Basiskwaliteit voor merendeel van de scholen voor primair onderwijs

Het afgelopen jaar hebben de scholen flinke stappen gezet om de onderwijskwaliteit te verbeteren. De inspectie heeft vastgesteld dat negen van de twaalf basisscholen nu voldoen aan de eisen van basiskwaliteit. De verwachting is dat ook de overige drie basisscholen op relatief korte termijn basiskwaliteit kunnen realiseren. Van basiskwaliteit is sprake als het onderwijsleerproces en de kwaliteitszorg op orde zijn. De inspectie constateert dat op de meeste scholen het niveau en de structuur van de lessen verder zijn verbeterd, evenals de organisatie van het onderwijs. Dit is mede te danken aan de zeer gemotiveerde leerkrachten. Ook is aanzienlijke vooruitgang geboekt op het terrein van begeleiding en zorg aan leerlingen. Daarnaast besteden verschillende scholen veel aandacht aan de veiligheid op school en de betrokkenheid van ouders.

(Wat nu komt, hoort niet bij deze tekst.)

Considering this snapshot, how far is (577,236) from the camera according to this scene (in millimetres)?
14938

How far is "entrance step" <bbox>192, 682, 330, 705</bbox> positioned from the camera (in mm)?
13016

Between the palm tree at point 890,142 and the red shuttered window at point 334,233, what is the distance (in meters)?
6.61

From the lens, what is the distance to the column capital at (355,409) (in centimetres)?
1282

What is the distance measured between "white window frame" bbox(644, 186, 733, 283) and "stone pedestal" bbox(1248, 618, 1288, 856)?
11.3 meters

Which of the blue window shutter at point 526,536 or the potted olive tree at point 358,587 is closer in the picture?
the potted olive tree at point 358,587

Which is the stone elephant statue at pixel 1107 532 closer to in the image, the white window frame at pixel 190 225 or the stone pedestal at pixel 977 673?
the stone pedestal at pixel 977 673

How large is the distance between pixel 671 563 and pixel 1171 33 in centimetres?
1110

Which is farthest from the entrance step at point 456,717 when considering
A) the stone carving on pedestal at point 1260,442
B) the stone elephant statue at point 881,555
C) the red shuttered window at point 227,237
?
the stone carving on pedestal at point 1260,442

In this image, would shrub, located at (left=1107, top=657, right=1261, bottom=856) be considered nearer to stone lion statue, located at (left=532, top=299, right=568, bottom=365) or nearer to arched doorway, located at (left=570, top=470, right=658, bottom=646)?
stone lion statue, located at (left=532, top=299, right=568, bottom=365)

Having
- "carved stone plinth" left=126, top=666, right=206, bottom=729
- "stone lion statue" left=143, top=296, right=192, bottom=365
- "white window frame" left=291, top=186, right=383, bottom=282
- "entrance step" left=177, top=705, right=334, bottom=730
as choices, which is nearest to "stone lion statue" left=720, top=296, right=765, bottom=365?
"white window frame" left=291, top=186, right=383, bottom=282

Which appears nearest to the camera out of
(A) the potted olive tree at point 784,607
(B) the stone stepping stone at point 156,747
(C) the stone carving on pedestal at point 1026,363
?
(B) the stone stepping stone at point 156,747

Inspanningen blijven noodzakelijk

Uiteraard zijn er nog de nodige aandachtspunten. De drie basisscholen die nog geen basiskwaliteit hebben bereikt moeten nog werken aan de onderwijskwaliteit, onder andere door ingezette verbeteringen te continueren en bestendigen. Ook de overige scholen moeten zich blijven inspannen om de basiskwaliteit vast te houden. Verbeterpunten liggen onder andere op het terrein van het onderwijsleerproces en een efficiënter en gedifferentieerder gebruik van onderwijstijd. Voor de scholen op Sint Eustatius komt daar bij dat zij momenteel werken aan een transitie naar het Engels als instructietaal, wat een extra inspanning van de scholen vergt.

Ondersteuning scholen

Om verdere kwaliteitsverbetering van het onderwijs te stimuleren zullen de scholen en schoolbesturen ook het komende jaar via de PO-Raad ondersteuning krijgen van een bestuurscoach. De nadruk ligt daarbij op de professionele uitvoering van de taken, het verbeteren van de interne kwaliteitszorg, een goede ondersteuning van zorgleerlingen in samenwerking met de Expertisecentra Onderwijszorg en de financiële organisatie.

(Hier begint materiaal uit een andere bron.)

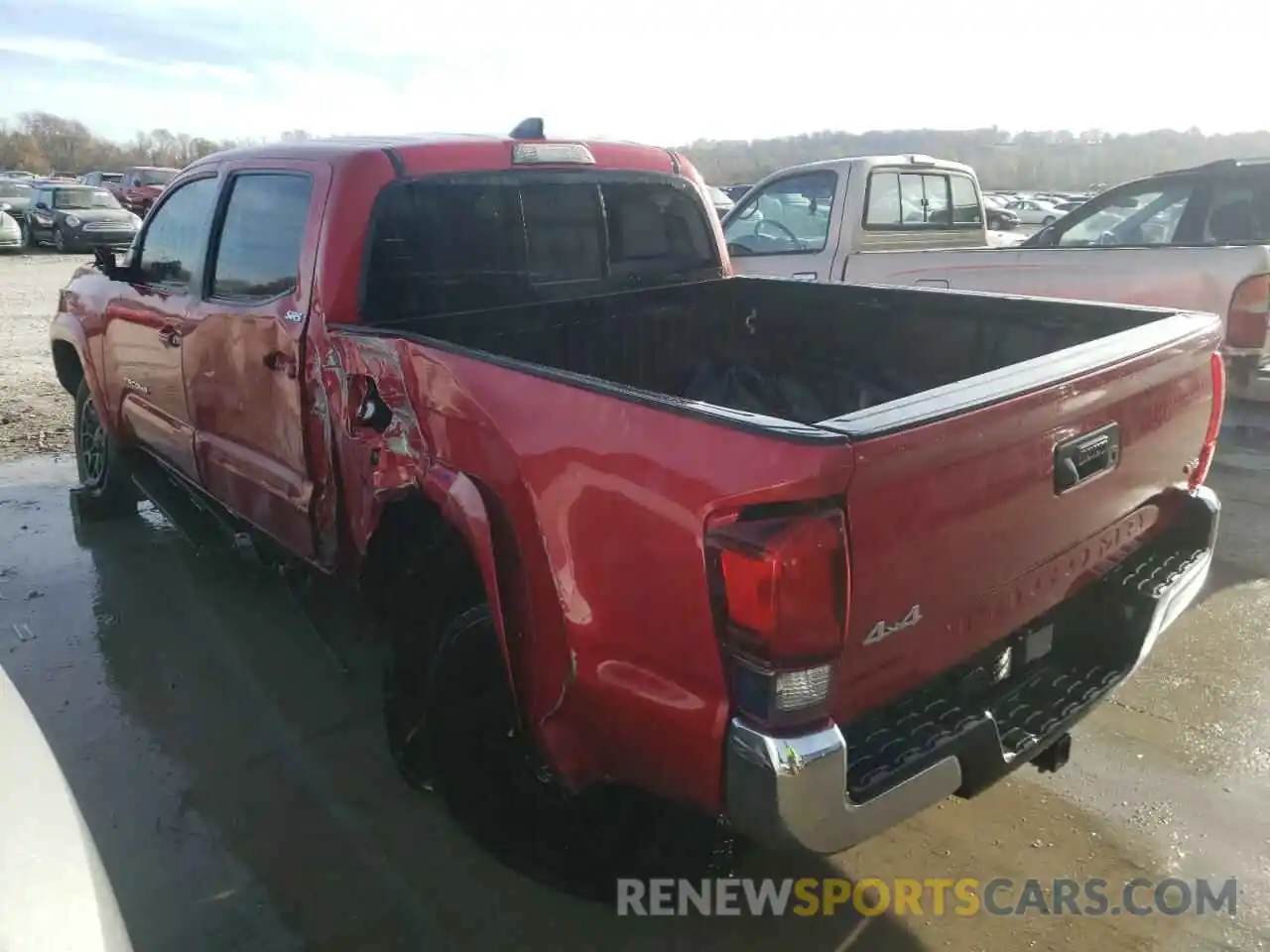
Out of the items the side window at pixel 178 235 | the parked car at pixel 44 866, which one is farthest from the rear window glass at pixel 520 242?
the parked car at pixel 44 866

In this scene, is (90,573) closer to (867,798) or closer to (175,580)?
(175,580)

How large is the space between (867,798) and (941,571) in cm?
49

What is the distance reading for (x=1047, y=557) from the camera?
7.91 feet

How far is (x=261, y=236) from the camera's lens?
369cm

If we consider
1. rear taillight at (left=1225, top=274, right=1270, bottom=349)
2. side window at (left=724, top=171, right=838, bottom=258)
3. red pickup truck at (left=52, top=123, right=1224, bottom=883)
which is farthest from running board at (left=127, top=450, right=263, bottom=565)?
rear taillight at (left=1225, top=274, right=1270, bottom=349)

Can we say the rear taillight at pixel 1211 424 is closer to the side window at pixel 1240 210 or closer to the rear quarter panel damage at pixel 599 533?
the rear quarter panel damage at pixel 599 533

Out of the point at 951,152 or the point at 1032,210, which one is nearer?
the point at 1032,210

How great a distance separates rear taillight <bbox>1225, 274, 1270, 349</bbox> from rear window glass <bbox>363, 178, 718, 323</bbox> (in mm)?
3290

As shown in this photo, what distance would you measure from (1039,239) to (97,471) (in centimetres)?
683

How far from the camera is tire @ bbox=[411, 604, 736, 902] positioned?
8.40 feet

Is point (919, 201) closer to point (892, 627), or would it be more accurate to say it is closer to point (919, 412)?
point (919, 412)

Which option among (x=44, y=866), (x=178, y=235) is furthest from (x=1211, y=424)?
(x=178, y=235)

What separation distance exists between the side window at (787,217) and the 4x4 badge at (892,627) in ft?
18.2

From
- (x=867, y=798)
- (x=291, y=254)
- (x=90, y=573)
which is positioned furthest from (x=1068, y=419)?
(x=90, y=573)
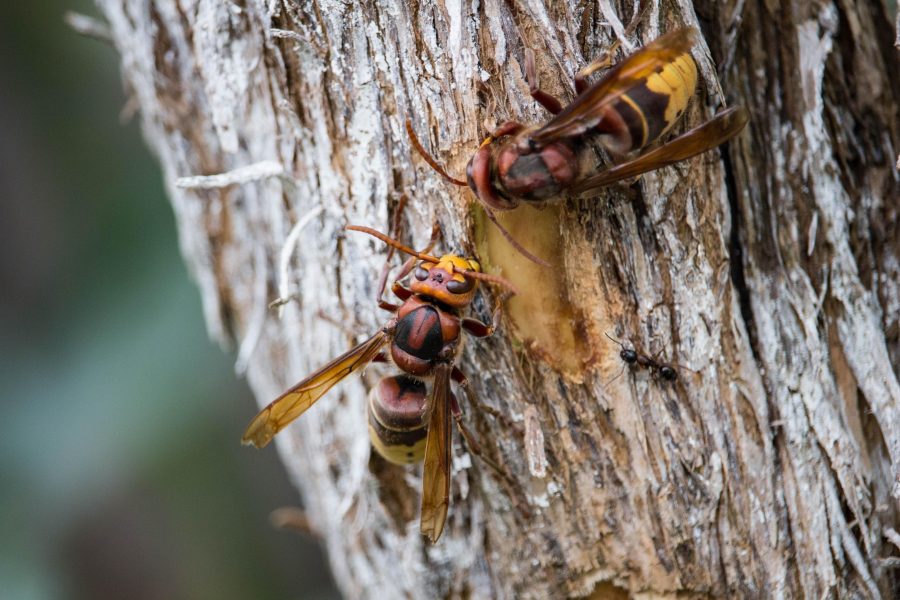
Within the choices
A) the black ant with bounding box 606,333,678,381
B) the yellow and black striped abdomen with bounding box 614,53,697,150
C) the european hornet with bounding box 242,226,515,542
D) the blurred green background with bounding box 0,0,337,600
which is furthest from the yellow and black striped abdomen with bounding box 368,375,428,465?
the blurred green background with bounding box 0,0,337,600

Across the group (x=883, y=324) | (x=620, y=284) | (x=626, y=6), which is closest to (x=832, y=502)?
(x=883, y=324)

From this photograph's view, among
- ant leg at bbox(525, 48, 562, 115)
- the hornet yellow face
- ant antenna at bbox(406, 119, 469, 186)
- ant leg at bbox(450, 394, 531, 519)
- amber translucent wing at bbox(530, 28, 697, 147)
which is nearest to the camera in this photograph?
amber translucent wing at bbox(530, 28, 697, 147)

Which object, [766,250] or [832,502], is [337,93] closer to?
[766,250]

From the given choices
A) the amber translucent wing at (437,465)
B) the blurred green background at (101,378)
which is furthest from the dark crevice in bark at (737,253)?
the blurred green background at (101,378)

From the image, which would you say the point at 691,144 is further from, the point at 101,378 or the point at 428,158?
the point at 101,378

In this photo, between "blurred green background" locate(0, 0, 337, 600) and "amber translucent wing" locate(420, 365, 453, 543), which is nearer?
"amber translucent wing" locate(420, 365, 453, 543)

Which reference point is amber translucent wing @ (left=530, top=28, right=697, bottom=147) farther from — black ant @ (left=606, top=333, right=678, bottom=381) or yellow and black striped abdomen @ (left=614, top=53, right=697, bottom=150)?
black ant @ (left=606, top=333, right=678, bottom=381)

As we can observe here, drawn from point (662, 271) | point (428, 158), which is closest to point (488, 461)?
point (662, 271)
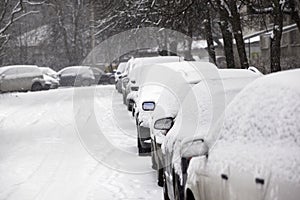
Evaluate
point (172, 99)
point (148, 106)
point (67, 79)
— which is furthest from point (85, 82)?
point (172, 99)

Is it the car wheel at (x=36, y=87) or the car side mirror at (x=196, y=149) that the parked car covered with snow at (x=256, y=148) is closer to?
the car side mirror at (x=196, y=149)

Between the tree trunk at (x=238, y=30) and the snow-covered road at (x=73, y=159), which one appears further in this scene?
the tree trunk at (x=238, y=30)

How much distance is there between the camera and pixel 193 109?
7.09 meters

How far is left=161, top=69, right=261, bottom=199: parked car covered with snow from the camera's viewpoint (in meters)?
6.18

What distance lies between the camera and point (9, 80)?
3525 centimetres

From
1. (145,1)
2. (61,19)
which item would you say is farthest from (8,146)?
(61,19)

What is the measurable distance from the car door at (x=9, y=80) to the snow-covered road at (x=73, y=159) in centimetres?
1595

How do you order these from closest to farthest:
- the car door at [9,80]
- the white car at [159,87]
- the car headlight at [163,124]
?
the car headlight at [163,124], the white car at [159,87], the car door at [9,80]

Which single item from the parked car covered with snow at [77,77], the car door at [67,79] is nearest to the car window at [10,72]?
the parked car covered with snow at [77,77]

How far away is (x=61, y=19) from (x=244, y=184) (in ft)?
192

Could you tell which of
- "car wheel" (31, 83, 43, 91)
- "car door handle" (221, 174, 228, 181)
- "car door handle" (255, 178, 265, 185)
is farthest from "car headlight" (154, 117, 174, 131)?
"car wheel" (31, 83, 43, 91)

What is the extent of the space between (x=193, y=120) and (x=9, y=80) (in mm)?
29744

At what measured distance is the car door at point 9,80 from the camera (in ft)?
115

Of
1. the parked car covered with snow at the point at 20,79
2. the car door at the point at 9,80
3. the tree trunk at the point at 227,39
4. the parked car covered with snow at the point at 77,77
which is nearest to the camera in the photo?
the tree trunk at the point at 227,39
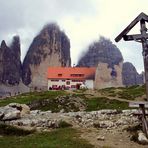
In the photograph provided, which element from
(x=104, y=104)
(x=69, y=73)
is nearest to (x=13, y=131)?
(x=104, y=104)

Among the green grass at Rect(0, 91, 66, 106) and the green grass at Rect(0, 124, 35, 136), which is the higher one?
the green grass at Rect(0, 91, 66, 106)

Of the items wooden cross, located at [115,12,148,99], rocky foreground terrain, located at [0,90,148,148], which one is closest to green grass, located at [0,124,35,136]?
rocky foreground terrain, located at [0,90,148,148]

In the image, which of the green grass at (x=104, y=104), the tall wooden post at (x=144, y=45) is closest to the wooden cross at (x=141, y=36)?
the tall wooden post at (x=144, y=45)

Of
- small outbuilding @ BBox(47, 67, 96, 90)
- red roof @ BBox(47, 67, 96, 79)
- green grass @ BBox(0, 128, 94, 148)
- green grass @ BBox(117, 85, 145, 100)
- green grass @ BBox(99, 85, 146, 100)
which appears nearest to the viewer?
green grass @ BBox(0, 128, 94, 148)

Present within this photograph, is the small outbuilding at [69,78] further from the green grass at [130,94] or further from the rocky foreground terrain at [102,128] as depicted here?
the rocky foreground terrain at [102,128]

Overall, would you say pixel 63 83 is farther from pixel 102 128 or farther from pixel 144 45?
pixel 144 45

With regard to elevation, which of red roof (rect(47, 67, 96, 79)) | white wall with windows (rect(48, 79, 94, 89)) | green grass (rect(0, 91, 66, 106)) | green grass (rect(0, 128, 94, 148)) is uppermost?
red roof (rect(47, 67, 96, 79))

Aangepast Financieel Toezicht bij twee scholen

Het financieel beheer van de scholen in het primair onderwijs blijft een belangrijk aandachtspunt, maar ook hier wordt vooruitgang geboekt. Hierbij is de ondersteuning via de PO-Raad door een bestuurscoach van groot belang. Bij twee besturen in het primair onderwijs bestaan er zorgen over de financiële continuïteit. Deze besturen zijn onder Aangepast Financieel Toezicht geplaatst. Er is afgesproken dat de besturen de inspectie regelmatig informeren over de vorderingen en de actuele financiële situatie. De verwachting van de inspectie is dat beide besturen binnen afzienbare tijd hun financiën op orde zullen krijgen.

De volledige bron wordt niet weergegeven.